_Short problem_. Copy everything from the line that contains "How far away from the" down to the end of the entries, and leave the pictures out.
================================
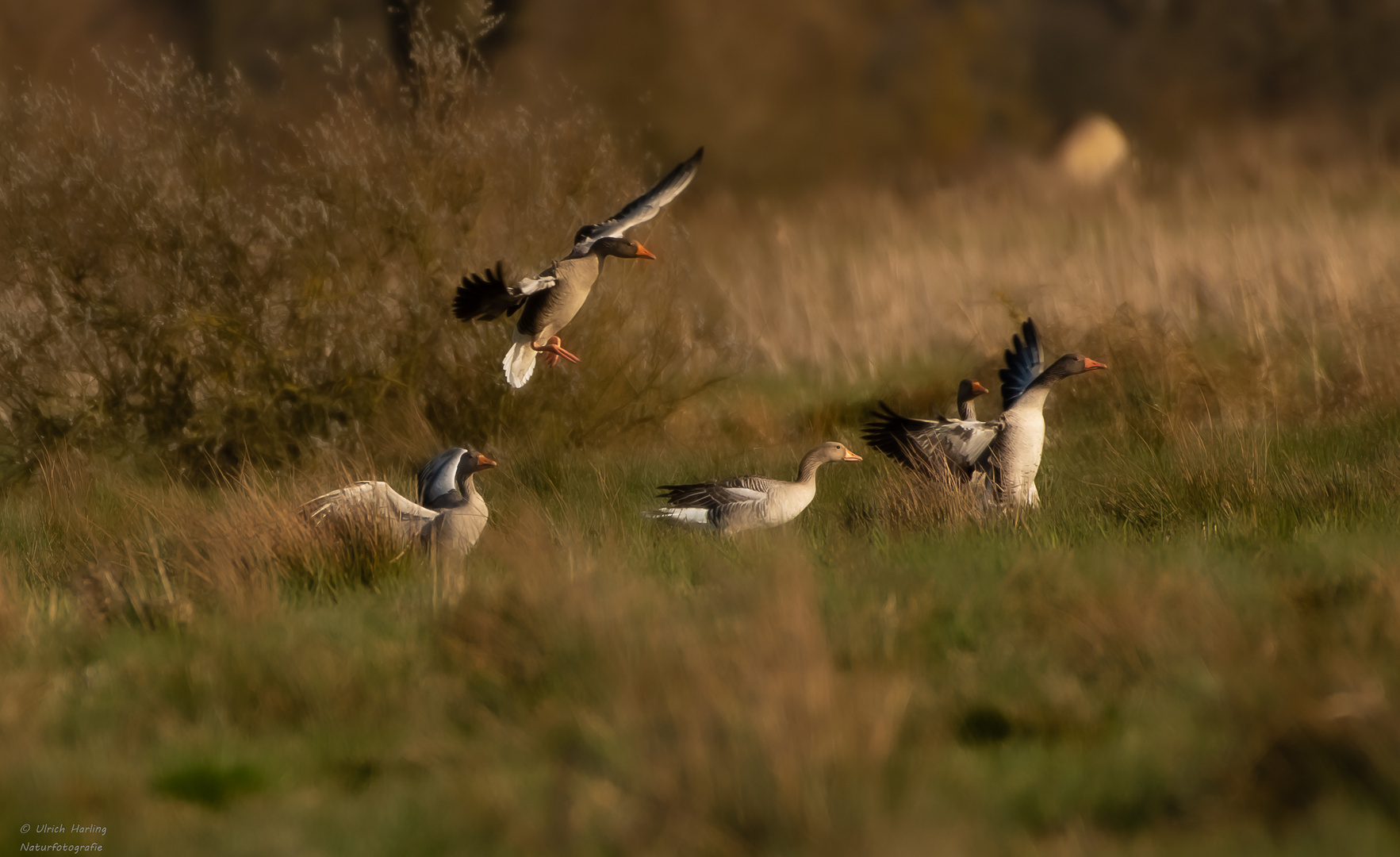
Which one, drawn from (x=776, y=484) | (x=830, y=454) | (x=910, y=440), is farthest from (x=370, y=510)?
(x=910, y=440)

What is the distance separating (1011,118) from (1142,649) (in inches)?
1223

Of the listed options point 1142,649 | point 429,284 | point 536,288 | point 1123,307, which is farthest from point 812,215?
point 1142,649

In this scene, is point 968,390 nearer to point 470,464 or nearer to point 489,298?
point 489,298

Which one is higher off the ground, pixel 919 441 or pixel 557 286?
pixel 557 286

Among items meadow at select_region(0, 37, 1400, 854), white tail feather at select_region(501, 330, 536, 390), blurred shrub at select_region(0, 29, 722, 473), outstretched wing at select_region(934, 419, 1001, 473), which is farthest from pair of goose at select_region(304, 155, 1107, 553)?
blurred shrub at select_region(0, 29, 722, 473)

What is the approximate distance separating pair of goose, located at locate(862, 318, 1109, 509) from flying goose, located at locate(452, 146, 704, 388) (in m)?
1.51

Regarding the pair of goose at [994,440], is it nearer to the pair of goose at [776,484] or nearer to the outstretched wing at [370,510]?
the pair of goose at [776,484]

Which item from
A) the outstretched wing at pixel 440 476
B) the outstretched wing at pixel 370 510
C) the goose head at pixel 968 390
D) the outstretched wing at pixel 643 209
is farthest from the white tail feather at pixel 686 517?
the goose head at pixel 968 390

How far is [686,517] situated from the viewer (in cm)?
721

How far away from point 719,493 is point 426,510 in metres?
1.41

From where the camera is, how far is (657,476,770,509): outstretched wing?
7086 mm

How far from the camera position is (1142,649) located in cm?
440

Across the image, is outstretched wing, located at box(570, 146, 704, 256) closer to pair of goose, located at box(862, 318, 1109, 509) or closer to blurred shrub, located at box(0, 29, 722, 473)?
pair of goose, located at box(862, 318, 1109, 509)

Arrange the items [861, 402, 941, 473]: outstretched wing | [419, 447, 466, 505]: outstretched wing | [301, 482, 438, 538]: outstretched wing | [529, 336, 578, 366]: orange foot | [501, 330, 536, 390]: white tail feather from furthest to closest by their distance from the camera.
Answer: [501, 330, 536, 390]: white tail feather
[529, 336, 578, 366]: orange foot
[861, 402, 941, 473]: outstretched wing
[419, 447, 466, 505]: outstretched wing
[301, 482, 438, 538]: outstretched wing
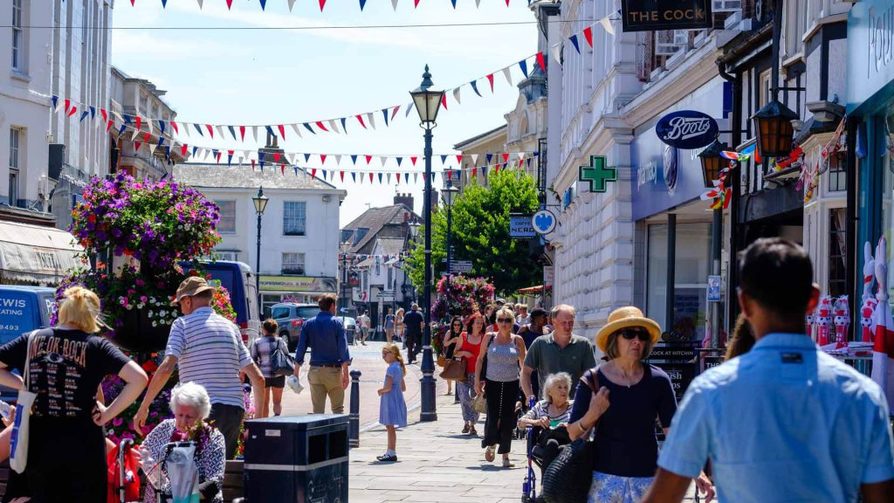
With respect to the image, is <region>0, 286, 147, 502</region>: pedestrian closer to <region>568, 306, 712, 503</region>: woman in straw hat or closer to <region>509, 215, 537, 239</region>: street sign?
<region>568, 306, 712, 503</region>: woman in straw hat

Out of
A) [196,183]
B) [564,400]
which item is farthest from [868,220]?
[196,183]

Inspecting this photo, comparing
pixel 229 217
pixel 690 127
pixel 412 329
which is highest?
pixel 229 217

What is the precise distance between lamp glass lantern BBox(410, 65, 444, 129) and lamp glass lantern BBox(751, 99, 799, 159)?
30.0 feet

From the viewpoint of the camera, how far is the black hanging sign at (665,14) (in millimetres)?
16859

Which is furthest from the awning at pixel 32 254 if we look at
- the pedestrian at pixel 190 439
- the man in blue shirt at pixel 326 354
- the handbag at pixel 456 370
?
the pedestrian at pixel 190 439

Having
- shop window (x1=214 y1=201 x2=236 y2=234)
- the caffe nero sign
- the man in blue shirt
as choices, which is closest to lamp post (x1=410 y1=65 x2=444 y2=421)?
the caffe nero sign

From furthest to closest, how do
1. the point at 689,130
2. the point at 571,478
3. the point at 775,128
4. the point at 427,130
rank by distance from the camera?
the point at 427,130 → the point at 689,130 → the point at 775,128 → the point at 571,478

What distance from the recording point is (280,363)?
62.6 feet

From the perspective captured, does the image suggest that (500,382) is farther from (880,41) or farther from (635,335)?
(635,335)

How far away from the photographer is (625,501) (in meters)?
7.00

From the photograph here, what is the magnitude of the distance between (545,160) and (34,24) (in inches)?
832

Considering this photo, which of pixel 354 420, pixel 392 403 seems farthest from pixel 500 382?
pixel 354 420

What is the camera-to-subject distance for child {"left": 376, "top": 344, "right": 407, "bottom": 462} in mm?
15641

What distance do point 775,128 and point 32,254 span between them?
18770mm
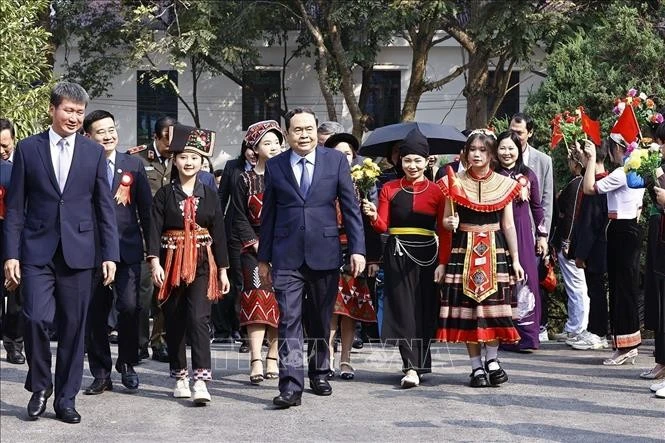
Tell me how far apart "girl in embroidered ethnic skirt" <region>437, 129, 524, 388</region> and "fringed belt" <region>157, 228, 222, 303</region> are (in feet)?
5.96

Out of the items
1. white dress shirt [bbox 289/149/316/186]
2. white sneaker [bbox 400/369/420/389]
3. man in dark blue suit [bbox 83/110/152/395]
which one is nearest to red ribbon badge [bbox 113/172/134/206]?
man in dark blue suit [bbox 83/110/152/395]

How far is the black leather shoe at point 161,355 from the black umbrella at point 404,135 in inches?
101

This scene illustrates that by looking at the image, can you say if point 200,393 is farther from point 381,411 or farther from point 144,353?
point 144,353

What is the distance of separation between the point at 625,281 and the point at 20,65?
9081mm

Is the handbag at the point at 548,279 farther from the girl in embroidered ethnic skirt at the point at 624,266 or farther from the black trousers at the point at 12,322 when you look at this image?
================================
_Solution to this problem_.
How far away from the photographer is (625,501) (in meters)?
7.00

From the photograph here, what is the magnitude of the distance between (545,160) and (34,24) (in inches)?
832

Considering this photo, which of pixel 354 420, pixel 392 403 seems farthest from pixel 500 382?
pixel 354 420

What is the camera-to-subject distance for child {"left": 376, "top": 344, "right": 407, "bottom": 462} in mm?
15641

What distance do point 775,128 and point 32,254 span between them?
18770mm
Tell me how far apart "girl in embroidered ethnic skirt" <region>437, 129, 524, 388</region> and "fringed belt" <region>157, 228, 222, 303</region> are (in feet)?
5.96

Out of the items
1. white dress shirt [bbox 289/149/316/186]
2. white sneaker [bbox 400/369/420/389]
3. man in dark blue suit [bbox 83/110/152/395]
which one is nearest to red ribbon badge [bbox 113/172/134/206]?
man in dark blue suit [bbox 83/110/152/395]

How far is the black leather shoe at point 161,355 from the black umbrella at point 404,135 in inches?
101

This scene illustrates that by looking at the image, can you say if point 200,393 is farther from point 381,411 or farther from point 144,353?
point 144,353

What is the distance of separation between the point at 625,281 and the point at 20,65?
9081mm

Is the handbag at the point at 548,279 farther from the girl in embroidered ethnic skirt at the point at 624,266 or farther from the black trousers at the point at 12,322 when you look at this image?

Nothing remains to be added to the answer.